GIVEN EXERCISE: All of the data needs to be repeated exactly.

Rows from a spatial reasoning dataset:
▬▬▬▬▬▬▬▬▬▬

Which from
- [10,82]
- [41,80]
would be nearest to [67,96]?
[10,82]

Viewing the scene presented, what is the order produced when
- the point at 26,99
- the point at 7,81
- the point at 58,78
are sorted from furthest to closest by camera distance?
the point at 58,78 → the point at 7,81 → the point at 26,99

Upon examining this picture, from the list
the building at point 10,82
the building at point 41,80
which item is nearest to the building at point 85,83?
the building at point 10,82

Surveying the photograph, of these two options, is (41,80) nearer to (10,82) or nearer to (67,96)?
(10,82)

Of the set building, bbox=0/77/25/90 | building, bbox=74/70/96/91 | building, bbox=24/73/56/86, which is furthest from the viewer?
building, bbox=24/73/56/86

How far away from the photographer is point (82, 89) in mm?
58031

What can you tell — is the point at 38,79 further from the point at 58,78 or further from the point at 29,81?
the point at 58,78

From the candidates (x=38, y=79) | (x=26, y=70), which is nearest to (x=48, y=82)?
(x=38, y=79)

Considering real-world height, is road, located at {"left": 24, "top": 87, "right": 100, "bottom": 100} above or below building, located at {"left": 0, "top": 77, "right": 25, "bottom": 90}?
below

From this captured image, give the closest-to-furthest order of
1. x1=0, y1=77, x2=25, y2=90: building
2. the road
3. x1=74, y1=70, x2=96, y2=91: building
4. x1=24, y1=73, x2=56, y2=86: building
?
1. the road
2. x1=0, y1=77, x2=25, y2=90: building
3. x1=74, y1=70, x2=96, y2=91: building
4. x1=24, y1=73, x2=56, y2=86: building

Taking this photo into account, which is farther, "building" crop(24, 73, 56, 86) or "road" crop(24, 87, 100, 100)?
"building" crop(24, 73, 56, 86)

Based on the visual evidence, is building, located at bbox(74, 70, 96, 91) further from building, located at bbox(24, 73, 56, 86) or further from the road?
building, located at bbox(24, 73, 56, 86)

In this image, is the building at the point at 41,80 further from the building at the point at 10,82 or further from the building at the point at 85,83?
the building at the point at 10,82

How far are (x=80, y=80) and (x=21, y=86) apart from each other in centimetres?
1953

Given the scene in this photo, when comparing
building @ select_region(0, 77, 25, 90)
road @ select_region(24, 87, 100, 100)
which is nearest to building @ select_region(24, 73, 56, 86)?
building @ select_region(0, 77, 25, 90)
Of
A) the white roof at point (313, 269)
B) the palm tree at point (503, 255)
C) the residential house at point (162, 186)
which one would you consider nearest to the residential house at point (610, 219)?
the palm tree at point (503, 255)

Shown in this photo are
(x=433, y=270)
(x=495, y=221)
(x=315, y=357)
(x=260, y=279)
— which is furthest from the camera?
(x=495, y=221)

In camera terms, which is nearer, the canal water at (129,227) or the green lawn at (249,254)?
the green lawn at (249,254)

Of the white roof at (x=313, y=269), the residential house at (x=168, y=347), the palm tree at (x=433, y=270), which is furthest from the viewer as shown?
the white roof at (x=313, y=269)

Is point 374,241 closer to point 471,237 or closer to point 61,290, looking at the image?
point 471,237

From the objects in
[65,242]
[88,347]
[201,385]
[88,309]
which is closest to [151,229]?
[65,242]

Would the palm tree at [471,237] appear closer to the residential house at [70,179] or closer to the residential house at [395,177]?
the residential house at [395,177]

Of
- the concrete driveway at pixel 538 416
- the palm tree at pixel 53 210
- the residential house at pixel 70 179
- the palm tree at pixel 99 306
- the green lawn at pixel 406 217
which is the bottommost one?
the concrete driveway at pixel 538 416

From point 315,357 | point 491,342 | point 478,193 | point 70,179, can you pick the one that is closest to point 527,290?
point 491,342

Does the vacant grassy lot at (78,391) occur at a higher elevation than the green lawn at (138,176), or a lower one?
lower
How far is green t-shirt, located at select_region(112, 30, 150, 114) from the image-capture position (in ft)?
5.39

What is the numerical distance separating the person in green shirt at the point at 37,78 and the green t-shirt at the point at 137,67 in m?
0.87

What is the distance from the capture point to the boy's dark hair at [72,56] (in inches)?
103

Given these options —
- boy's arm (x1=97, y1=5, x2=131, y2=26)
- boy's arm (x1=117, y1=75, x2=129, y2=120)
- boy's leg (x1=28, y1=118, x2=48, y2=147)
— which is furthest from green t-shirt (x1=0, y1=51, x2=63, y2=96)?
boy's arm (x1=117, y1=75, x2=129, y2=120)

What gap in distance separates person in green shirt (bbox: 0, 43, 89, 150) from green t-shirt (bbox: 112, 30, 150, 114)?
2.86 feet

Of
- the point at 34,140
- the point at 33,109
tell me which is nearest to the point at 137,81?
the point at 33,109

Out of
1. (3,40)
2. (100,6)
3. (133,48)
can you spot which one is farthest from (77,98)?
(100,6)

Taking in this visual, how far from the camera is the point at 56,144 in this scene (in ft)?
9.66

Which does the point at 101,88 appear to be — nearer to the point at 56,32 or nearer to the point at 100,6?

▬▬▬▬▬▬▬▬▬▬

WRITTEN RESPONSE:
Which from
- [10,82]
- [41,80]
would be nearest to [67,96]?
[10,82]

Viewing the scene presented, what is the order produced when
- the point at 26,99
- the point at 7,81
- the point at 58,78
are sorted from furthest to closest by camera distance?
the point at 58,78 → the point at 7,81 → the point at 26,99

Upon examining this picture, from the list
the building at point 10,82
the building at point 41,80
which item is nearest to the building at point 85,83?
the building at point 10,82

Surveying the photograph, of these two options, is (41,80) nearer to (10,82) or nearer to (67,96)?
(10,82)

Of the set building, bbox=0/77/25/90 | building, bbox=74/70/96/91 | building, bbox=24/73/56/86, which is furthest from the viewer?
building, bbox=24/73/56/86

How far away from the photographer is point (82, 89) in mm?
58031

What can you tell — is the point at 38,79 further from the point at 58,78 or further from the point at 29,81?
the point at 58,78

From the candidates (x=38, y=79) | (x=26, y=70), which is nearest to (x=48, y=82)?
(x=38, y=79)

Considering real-world height, is road, located at {"left": 24, "top": 87, "right": 100, "bottom": 100} above or below building, located at {"left": 0, "top": 77, "right": 25, "bottom": 90}?
below

From this captured image, give the closest-to-furthest order of
1. x1=0, y1=77, x2=25, y2=90: building
2. the road
3. x1=74, y1=70, x2=96, y2=91: building
4. x1=24, y1=73, x2=56, y2=86: building
?
1. the road
2. x1=0, y1=77, x2=25, y2=90: building
3. x1=74, y1=70, x2=96, y2=91: building
4. x1=24, y1=73, x2=56, y2=86: building

Taking this photo into account, which is farther, "building" crop(24, 73, 56, 86) or "road" crop(24, 87, 100, 100)?
"building" crop(24, 73, 56, 86)

Based on the visual evidence, is building, located at bbox(74, 70, 96, 91) further from building, located at bbox(24, 73, 56, 86) or further from the road?
building, located at bbox(24, 73, 56, 86)

In this image, is the building at the point at 41,80 further from the building at the point at 10,82 or further from the building at the point at 85,83?
the building at the point at 10,82

How far are (x=80, y=80) and (x=21, y=86) apart from each other in centimetres?
1953

Given the scene in this photo, when comparing
building @ select_region(0, 77, 25, 90)
road @ select_region(24, 87, 100, 100)
which is nearest to building @ select_region(24, 73, 56, 86)?
building @ select_region(0, 77, 25, 90)
Of
A) the white roof at point (313, 269)
B) the palm tree at point (503, 255)
C) the residential house at point (162, 186)
which one would you consider nearest to the residential house at point (610, 219)?
the palm tree at point (503, 255)

Shown in this photo are
(x=433, y=270)
(x=495, y=221)
(x=315, y=357)
(x=260, y=279)
— which is furthest from the camera?
(x=495, y=221)

In camera terms, which is nearer, the canal water at (129,227) or the green lawn at (249,254)?
the green lawn at (249,254)

Of the white roof at (x=313, y=269), the residential house at (x=168, y=347), the palm tree at (x=433, y=270), which is furthest from the viewer as shown?
the white roof at (x=313, y=269)

Is point 374,241 closer to point 471,237 or closer to point 61,290, looking at the image?
point 471,237

From the objects in
[65,242]
[88,347]
[201,385]
[88,309]
which is closest to [151,229]?
[65,242]

Would the palm tree at [471,237] appear closer to the residential house at [70,179] or closer to the residential house at [395,177]?
the residential house at [395,177]

Of
- the concrete driveway at pixel 538 416
- the palm tree at pixel 53 210
- the residential house at pixel 70 179
- the palm tree at pixel 99 306
- the green lawn at pixel 406 217
which is the bottommost one?
the concrete driveway at pixel 538 416

From point 315,357 | point 491,342 | point 478,193 | point 70,179, can you pick the one that is closest to point 527,290?
point 491,342

Does the vacant grassy lot at (78,391) occur at a higher elevation than the green lawn at (138,176), or a lower one?
lower
How far is green t-shirt, located at select_region(112, 30, 150, 114) from the image-capture position (in ft)?
5.39

What is the numerical distance separating the person in green shirt at the point at 37,78 and the green t-shirt at the point at 137,67 in m?
0.87

What is the distance from the capture point to the boy's dark hair at [72,56] (in inches)?
103

Given these options —
- boy's arm (x1=97, y1=5, x2=131, y2=26)
- boy's arm (x1=117, y1=75, x2=129, y2=120)
- boy's leg (x1=28, y1=118, x2=48, y2=147)
— which is furthest from green t-shirt (x1=0, y1=51, x2=63, y2=96)?
boy's arm (x1=117, y1=75, x2=129, y2=120)

What gap in distance separates person in green shirt (bbox: 0, 43, 89, 150) from green t-shirt (bbox: 112, 30, 150, 114)?
2.86 feet

Of
- the point at 34,140
- the point at 33,109
tell me which is nearest to the point at 137,81?
the point at 33,109

Out of
1. (3,40)
2. (100,6)
3. (133,48)
can you spot which one is farthest from (77,98)?
(100,6)

Taking in this visual, how far from the camera is the point at 56,144 in this scene (in ft)?
9.66

Which does the point at 101,88 appear to be — nearer to the point at 56,32 or nearer to the point at 100,6?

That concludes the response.